The benchmarks I ran during the development of version 0.9 were mainly geared towards comparisons of the API. Some of them were even chosen explicitly to show where lxml's performance is low enough to merit some work. Now, I finally came up with some simple benchmarks on the I/O part. And those put lxml into a completely different light.

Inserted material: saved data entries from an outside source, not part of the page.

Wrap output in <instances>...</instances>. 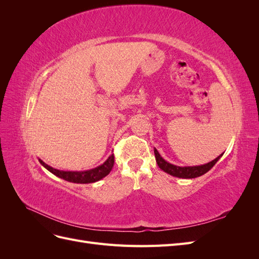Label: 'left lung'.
<instances>
[{"instance_id": "8db88e82", "label": "left lung", "mask_w": 259, "mask_h": 259, "mask_svg": "<svg viewBox=\"0 0 259 259\" xmlns=\"http://www.w3.org/2000/svg\"><path fill=\"white\" fill-rule=\"evenodd\" d=\"M154 154H155V161L158 163V165L161 169H163L165 173L175 176V177H179V178H195L204 175L205 173L213 167L215 164L217 163V161L222 158L221 154L215 160H213L211 162L207 163V164H203V165H199V166H176L170 164L168 162H166L164 160L162 156L160 155V153L158 152L156 149H154Z\"/></svg>"}]
</instances>
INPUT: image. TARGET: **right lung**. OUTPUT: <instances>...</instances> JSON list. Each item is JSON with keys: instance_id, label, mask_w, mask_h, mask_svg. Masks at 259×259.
Segmentation results:
<instances>
[{"instance_id": "1", "label": "right lung", "mask_w": 259, "mask_h": 259, "mask_svg": "<svg viewBox=\"0 0 259 259\" xmlns=\"http://www.w3.org/2000/svg\"><path fill=\"white\" fill-rule=\"evenodd\" d=\"M42 165L49 169L51 173H53L54 175L58 176L59 178H62L67 180V182L70 183H75V184H91V183H95L100 180L101 178L106 177L110 170L113 167L114 164V154H111L109 158L107 159V161L101 164V165L92 168L89 170H83V171H66V170H59L56 168H53L48 164L44 163L42 160H38Z\"/></svg>"}]
</instances>
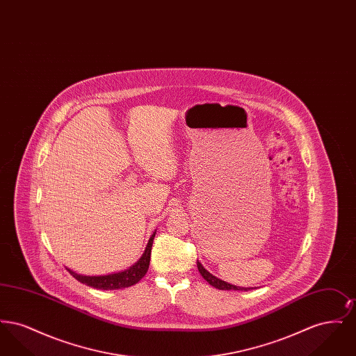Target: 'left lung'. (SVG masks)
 <instances>
[{"instance_id": "obj_1", "label": "left lung", "mask_w": 356, "mask_h": 356, "mask_svg": "<svg viewBox=\"0 0 356 356\" xmlns=\"http://www.w3.org/2000/svg\"><path fill=\"white\" fill-rule=\"evenodd\" d=\"M197 270H199L200 275L203 276L204 279H205L211 286H213V287L218 288V289H235V291H248V289H250V288L236 287V286H232V284H229V283L222 282L220 279H218L216 276H213L212 273H209V272L207 271L203 266H202V263H199V261H197Z\"/></svg>"}]
</instances>
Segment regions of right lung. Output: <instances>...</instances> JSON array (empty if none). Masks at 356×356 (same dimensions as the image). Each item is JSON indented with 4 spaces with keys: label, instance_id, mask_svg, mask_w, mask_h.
<instances>
[{
    "label": "right lung",
    "instance_id": "add662e5",
    "mask_svg": "<svg viewBox=\"0 0 356 356\" xmlns=\"http://www.w3.org/2000/svg\"><path fill=\"white\" fill-rule=\"evenodd\" d=\"M154 235L156 234H153L149 238L145 252L138 259V261L136 263L135 266H132L129 270L118 272V273H111V275H104V276H83V275H79L70 270H68L69 273L80 283L86 284L89 287L97 288V289H121V288L131 287L136 283H138L145 276V273L149 268L151 250H152Z\"/></svg>",
    "mask_w": 356,
    "mask_h": 356
}]
</instances>
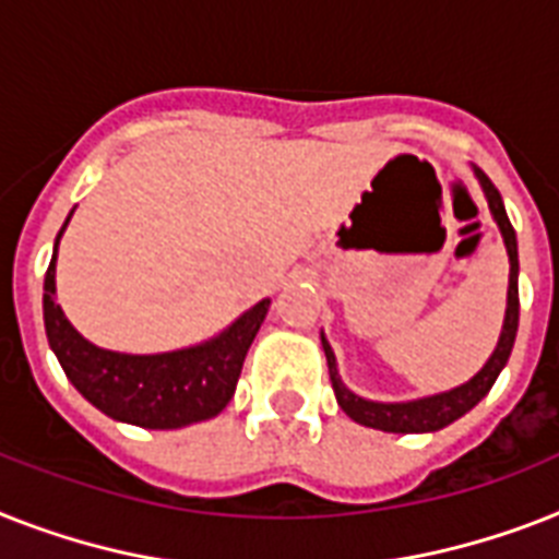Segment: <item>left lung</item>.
Segmentation results:
<instances>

Imagine you wanted to serialize a large XML tree to UTF-8 (which is the internal encoding used in lxml and arguably the most common serialization for XML):
lxe: tostring_utf8 (U- T1 ) 21.6062 msec/pass ET : tostring_utf8 (U- T1 ) 658.4980 msec/pass cET: tostring_utf8 (U- T1 ) 618.3270 msec/pass
or to UTF-16 (which is not the internal encoding):
lxe: tostring_utf16 (S- T1 ) 24.6755 msec/pass ET : tostring_utf16 (S- T1 ) 668.2270 msec/pass cET: tostring_utf16 (S- T1 ) 629.3236 msec/pass
And how about serializing a tree to UTF-8, write it into a StringIO object and then parsing it back into an element tree:
lxe: write_utf8_parse_stringIO (S- T1 ) 188.3298 msec/pass ET : write_utf8_parse_stringIO (S- T1 ) 1143.8117 msec/pass cET: write_utf8_parse_stringIO (S- T1 ) 810.7611 msec/pass
or with an intermediate step of unicode() conversion after serializing it to a UTF-8 string, and before we pass it back into XML():
lxe: tostring_utf8_unicode_XML (U- T2 ) 209.5674 msec/pass ET : tostring_utf8_unicode_XML (U- T2 ) 1022.0318 msec/pass cET: tostring_utf8_unicode_XML (U- T2 ) 678.8596 msec/pass
Interesting, isn't it? The reason for this is that lxml's parser (libxml2) runs completely in C and does not instantiate any Python representations of elements. What this tells us is that lxml is extremely fast on I/O, much faster than (c)ElementTree, as long as you only touch a few elements in the tree. But that's the common case, right? You parse an XML file, touch a few nodes in it, maybe run some XPaths or XSLTs on them, change the ordering here, remove some nodes there and then serialize it. Well, that's what lxml excels in!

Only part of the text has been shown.